• **WHAT YOU SHOULD DO**: In the material below, repeat word for word everything from the line containing "As we see in" down to the end of the material.

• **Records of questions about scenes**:
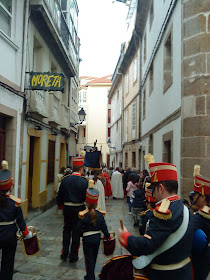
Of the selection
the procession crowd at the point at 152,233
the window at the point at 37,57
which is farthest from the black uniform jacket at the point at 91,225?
the window at the point at 37,57

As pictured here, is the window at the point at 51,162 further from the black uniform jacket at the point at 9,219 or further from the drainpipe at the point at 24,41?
the black uniform jacket at the point at 9,219

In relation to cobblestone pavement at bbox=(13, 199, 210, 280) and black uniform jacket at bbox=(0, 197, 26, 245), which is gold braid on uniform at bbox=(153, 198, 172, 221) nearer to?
black uniform jacket at bbox=(0, 197, 26, 245)

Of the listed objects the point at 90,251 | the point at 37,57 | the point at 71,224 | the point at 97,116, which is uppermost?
the point at 97,116

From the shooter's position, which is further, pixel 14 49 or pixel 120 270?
pixel 14 49

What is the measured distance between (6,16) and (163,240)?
698 centimetres

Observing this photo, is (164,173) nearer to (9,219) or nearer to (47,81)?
(9,219)

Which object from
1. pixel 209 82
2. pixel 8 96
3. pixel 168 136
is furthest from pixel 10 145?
pixel 209 82

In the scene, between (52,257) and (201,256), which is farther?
(52,257)

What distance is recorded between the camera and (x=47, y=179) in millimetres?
11852

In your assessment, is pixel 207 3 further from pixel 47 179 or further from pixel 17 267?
pixel 47 179

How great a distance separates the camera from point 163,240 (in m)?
2.29

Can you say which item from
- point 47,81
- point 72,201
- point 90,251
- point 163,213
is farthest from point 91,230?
point 47,81

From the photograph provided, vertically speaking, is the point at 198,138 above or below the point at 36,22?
below

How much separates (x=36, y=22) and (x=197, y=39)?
543cm
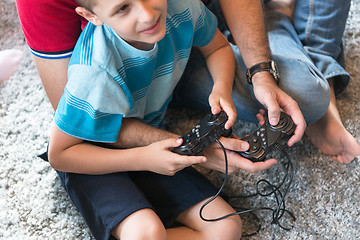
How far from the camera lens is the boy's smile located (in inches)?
29.6

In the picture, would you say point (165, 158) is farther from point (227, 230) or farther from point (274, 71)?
point (274, 71)

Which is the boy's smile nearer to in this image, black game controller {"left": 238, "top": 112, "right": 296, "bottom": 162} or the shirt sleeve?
the shirt sleeve

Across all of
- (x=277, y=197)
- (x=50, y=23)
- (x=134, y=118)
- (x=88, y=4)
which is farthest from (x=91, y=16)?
(x=277, y=197)

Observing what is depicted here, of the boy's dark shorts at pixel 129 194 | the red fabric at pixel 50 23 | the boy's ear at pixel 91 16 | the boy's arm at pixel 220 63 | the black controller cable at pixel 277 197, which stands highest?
the boy's ear at pixel 91 16

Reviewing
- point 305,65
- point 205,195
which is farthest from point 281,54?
point 205,195

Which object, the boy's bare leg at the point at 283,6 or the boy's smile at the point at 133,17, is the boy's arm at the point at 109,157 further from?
the boy's bare leg at the point at 283,6

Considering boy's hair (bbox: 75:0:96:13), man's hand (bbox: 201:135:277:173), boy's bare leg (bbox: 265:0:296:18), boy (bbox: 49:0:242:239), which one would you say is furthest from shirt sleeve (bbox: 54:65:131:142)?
boy's bare leg (bbox: 265:0:296:18)

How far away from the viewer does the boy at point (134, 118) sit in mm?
800

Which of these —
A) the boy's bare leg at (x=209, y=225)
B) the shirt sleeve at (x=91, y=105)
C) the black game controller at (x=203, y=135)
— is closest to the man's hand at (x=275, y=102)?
the black game controller at (x=203, y=135)

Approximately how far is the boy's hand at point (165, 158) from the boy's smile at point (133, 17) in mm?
223

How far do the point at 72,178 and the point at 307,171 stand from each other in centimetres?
60

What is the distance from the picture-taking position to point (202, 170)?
1130 mm

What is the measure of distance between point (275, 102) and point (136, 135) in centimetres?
32

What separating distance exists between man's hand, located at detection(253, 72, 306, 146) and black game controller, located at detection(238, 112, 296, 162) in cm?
2
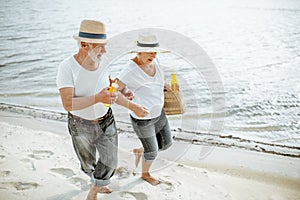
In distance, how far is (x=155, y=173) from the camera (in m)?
3.71

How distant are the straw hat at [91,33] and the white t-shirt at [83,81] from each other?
17 cm

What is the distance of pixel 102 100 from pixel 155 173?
1498 mm

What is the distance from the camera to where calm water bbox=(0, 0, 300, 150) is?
223 inches

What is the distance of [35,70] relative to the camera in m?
8.72

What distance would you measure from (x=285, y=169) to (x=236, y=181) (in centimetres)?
72

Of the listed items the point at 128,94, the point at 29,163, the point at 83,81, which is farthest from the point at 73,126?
the point at 29,163

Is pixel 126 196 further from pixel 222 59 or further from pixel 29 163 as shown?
pixel 222 59

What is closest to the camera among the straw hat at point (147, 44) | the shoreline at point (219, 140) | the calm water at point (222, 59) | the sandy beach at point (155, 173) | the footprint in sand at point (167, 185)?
the straw hat at point (147, 44)

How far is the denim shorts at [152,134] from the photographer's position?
3133mm

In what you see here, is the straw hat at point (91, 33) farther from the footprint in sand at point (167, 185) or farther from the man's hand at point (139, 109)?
the footprint in sand at point (167, 185)

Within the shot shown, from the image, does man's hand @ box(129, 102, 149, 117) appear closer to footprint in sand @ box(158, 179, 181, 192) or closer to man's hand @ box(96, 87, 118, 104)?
man's hand @ box(96, 87, 118, 104)

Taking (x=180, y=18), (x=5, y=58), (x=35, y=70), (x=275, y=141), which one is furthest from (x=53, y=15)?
(x=275, y=141)

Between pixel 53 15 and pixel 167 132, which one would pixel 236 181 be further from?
pixel 53 15

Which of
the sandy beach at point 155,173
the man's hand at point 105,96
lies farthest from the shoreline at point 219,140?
the man's hand at point 105,96
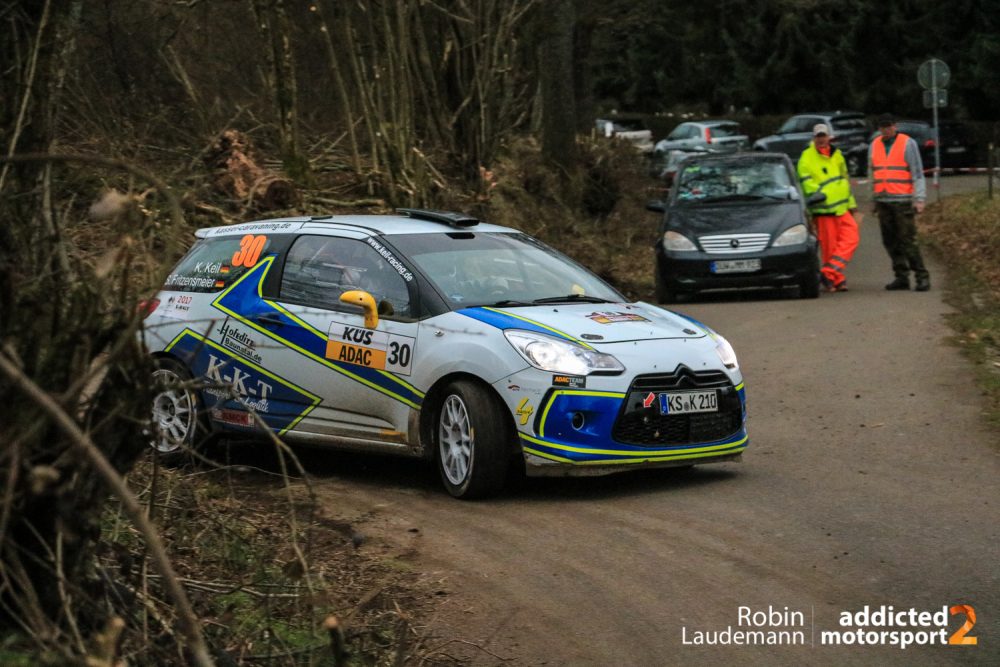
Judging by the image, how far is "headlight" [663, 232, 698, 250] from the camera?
62.8ft

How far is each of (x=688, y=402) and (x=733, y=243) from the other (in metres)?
10.5

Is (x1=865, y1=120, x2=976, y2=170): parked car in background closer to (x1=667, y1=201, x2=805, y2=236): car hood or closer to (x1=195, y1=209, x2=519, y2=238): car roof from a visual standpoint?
(x1=667, y1=201, x2=805, y2=236): car hood

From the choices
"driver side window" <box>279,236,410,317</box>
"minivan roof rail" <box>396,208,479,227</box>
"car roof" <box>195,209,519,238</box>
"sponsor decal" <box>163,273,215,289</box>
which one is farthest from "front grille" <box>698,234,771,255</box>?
"driver side window" <box>279,236,410,317</box>

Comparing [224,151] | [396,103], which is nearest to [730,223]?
[396,103]

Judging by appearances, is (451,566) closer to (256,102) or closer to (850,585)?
(850,585)

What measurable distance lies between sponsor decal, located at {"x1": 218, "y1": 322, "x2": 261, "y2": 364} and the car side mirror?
0.89 meters

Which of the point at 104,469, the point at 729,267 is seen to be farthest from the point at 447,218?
the point at 729,267

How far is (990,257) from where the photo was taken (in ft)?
72.7

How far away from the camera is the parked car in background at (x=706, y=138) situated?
44844 millimetres

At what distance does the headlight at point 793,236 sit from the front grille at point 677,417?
1016 centimetres

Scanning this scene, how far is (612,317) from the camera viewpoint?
30.3ft

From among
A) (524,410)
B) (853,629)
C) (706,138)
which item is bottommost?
(853,629)

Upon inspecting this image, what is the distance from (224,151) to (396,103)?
2.29 metres

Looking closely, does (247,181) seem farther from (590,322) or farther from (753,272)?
(590,322)
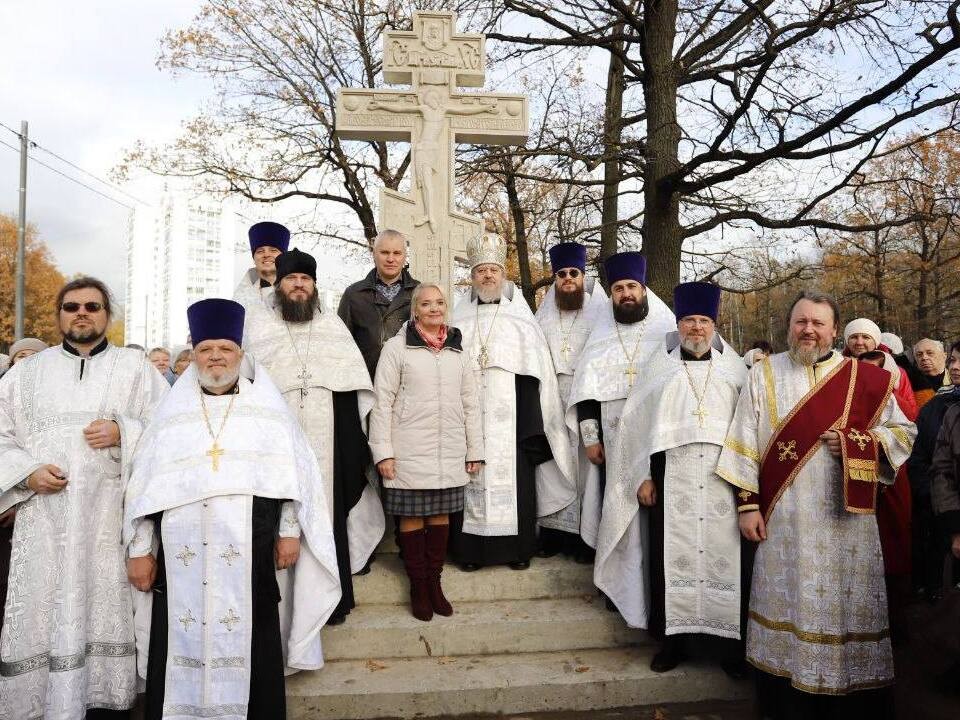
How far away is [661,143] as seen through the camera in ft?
28.8

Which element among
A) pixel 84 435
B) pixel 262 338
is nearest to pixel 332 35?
pixel 262 338

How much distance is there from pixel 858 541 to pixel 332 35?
13692 millimetres

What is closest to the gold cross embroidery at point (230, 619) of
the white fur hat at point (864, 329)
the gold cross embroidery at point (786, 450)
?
the gold cross embroidery at point (786, 450)

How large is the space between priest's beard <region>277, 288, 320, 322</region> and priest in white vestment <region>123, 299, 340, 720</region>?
799mm

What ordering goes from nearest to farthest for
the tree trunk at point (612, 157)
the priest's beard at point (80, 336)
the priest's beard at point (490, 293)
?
1. the priest's beard at point (80, 336)
2. the priest's beard at point (490, 293)
3. the tree trunk at point (612, 157)

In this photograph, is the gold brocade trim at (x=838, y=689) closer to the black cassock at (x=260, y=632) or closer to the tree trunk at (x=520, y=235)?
the black cassock at (x=260, y=632)

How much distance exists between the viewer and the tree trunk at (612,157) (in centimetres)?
959

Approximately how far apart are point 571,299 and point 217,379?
2.73m

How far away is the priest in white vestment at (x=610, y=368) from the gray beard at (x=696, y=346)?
43cm

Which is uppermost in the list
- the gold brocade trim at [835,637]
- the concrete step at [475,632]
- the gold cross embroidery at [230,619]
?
the gold cross embroidery at [230,619]

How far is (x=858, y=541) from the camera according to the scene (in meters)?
3.54

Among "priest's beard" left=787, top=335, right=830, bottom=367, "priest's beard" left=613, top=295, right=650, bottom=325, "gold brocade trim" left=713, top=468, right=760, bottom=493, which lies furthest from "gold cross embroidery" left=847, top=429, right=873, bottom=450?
"priest's beard" left=613, top=295, right=650, bottom=325

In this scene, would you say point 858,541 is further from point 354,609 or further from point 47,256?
point 47,256

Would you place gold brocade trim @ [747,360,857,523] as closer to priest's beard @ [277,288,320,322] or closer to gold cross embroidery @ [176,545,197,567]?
priest's beard @ [277,288,320,322]
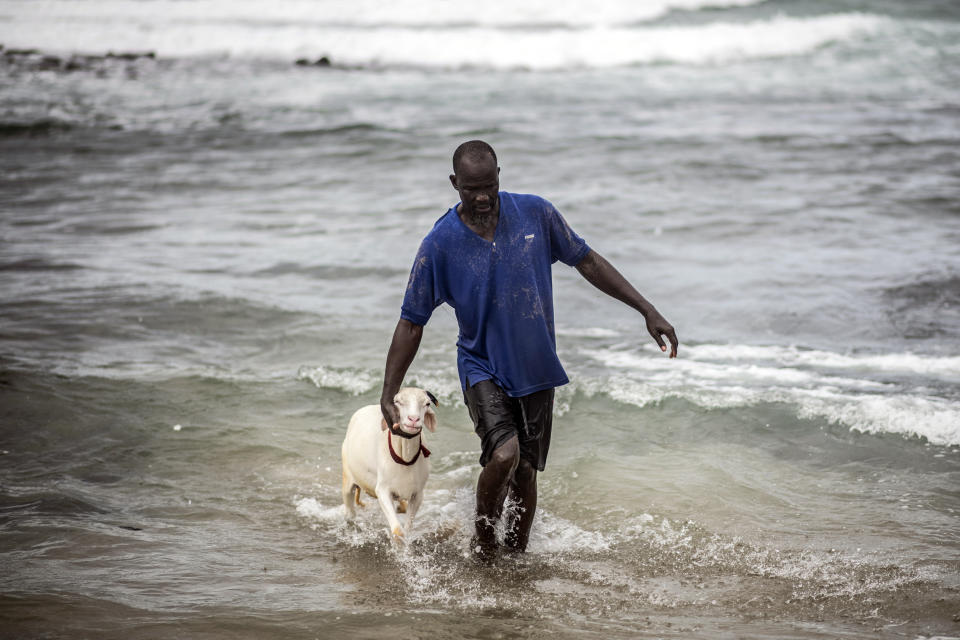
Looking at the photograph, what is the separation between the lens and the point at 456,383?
8.55 metres

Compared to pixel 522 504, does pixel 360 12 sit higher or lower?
higher

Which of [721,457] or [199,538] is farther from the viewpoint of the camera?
Result: [721,457]

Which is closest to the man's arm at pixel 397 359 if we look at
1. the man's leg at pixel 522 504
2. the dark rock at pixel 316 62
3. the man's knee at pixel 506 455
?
the man's knee at pixel 506 455

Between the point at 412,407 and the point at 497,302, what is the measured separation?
2.18 ft

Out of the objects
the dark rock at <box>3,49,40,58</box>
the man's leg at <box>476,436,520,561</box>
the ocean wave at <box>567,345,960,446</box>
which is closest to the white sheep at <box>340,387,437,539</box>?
the man's leg at <box>476,436,520,561</box>

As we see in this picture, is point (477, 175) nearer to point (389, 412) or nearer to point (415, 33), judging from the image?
point (389, 412)

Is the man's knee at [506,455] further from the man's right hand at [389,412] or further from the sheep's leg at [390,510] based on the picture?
the sheep's leg at [390,510]

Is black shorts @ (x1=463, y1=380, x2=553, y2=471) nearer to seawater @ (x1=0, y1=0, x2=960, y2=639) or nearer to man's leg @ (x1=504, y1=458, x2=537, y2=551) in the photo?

• **WORKED SOLUTION**:
As we see in this picture, is point (477, 175) nearer to point (389, 412) or nearer to point (415, 33), judging from the image?
point (389, 412)

Is the man's knee at [506,455] further from the man's right hand at [389,412] or further from the sheep's leg at [390,510] based on the picture?
the sheep's leg at [390,510]

Is black shorts @ (x1=463, y1=380, x2=553, y2=471) nearer to seawater @ (x1=0, y1=0, x2=960, y2=639) or nearer to man's leg @ (x1=504, y1=458, x2=537, y2=551) in the photo?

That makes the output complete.